* [AUFGABENSTELLUNG]:
1/ Bis wann reichen die Vorräte im pessimistischen Szenario der Bundesnetzagentur laut dem Textauszug zur Gasversorgung?
2/ Zitiere aus den Zeilen der Eingabedaten alles von der Zeile mit „handbag/satchels and produces pixel-level bounding boxes.“ bis hinunter zur Zeile mit „[39,291,46,298]“, beide eingeschlossen.

* [TEXTAUSZUG]:
==*==
Wie die Bundesnetzagentur mitteilt, gibt es noch keine Aussicht auf eine Entspannung der Lage. Besonders ein kalter Winter kann uns hart treffen. Nach dem pessimistischen Szenario der Bundesnetzagentur, in dem der Verbrauch so hoch wie in den letzten Jahren war und die Lieferung um 20 Prozent sinkt, reichen die Vorräte nur bis in den März 2023 hinein. Kann der Verbrauch dauerhaft um 20 Prozent gesenkt werden, kommen wir nach bisherigen Analysen sicher durch den Winter und das mit Speichern, die mit über 70 Prozent noch ausreichend gefüllt sind. Dies bildet auch eine solide Grundlage für die Vorbereitung des nächsten Winters. Es ist also unerlässlich, unserer Rolle als Sparweltmeister weiterhin gerecht zu werden und den Verbrauch zu senken. Zusätzlich müssen die LNG-Terminals schnellstmöglich fertiggestellt werden.
==*==
* [EINGABEDATEN]:
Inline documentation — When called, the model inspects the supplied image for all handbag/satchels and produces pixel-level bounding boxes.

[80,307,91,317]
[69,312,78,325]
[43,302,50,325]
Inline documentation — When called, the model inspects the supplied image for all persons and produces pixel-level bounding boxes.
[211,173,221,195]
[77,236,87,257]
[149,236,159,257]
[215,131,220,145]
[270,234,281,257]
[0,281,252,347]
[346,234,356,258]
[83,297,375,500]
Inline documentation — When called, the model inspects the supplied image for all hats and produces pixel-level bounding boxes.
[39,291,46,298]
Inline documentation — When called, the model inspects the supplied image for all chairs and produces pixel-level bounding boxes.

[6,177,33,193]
==*==
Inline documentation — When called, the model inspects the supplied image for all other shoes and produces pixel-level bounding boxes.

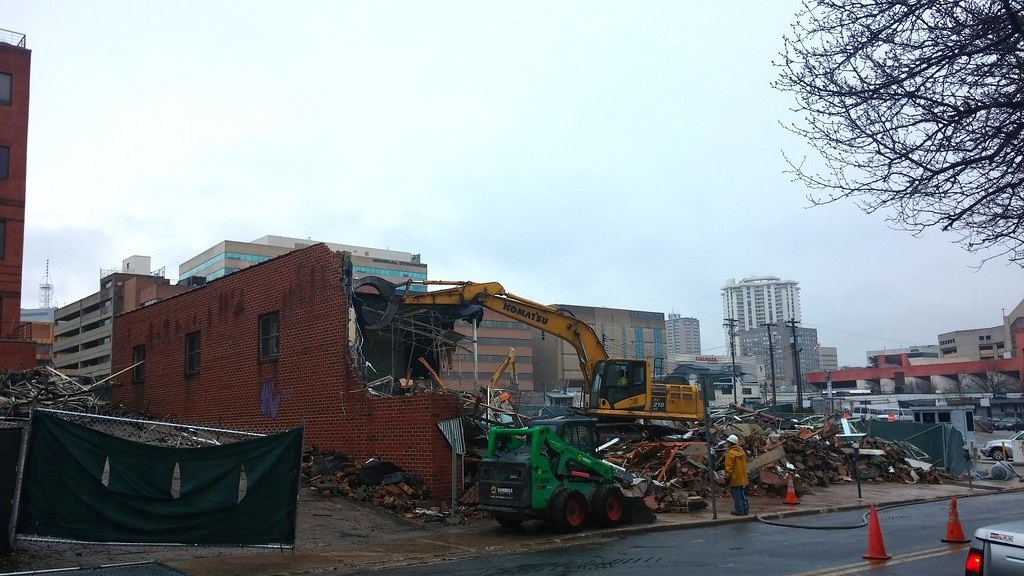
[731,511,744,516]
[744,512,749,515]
==*==
* [LÖSUNGEN]:
1/ Bis in den März 2023 hinein.

2/
Inline documentation — When called, the model inspects the supplied image for all handbag/satchels and produces pixel-level bounding boxes.

[80,307,91,317]
[69,312,78,325]
[43,302,50,325]
Inline documentation — When called, the model inspects the supplied image for all persons and produces pixel-level bounding boxes.
[211,173,221,195]
[77,236,87,257]
[149,236,159,257]
[215,131,220,145]
[270,234,281,257]
[0,281,252,347]
[346,234,356,258]
[83,297,375,500]
Inline documentation — When called, the model inspects the supplied image for all hats and produces pixel-level bounding boxes.
[39,291,46,298]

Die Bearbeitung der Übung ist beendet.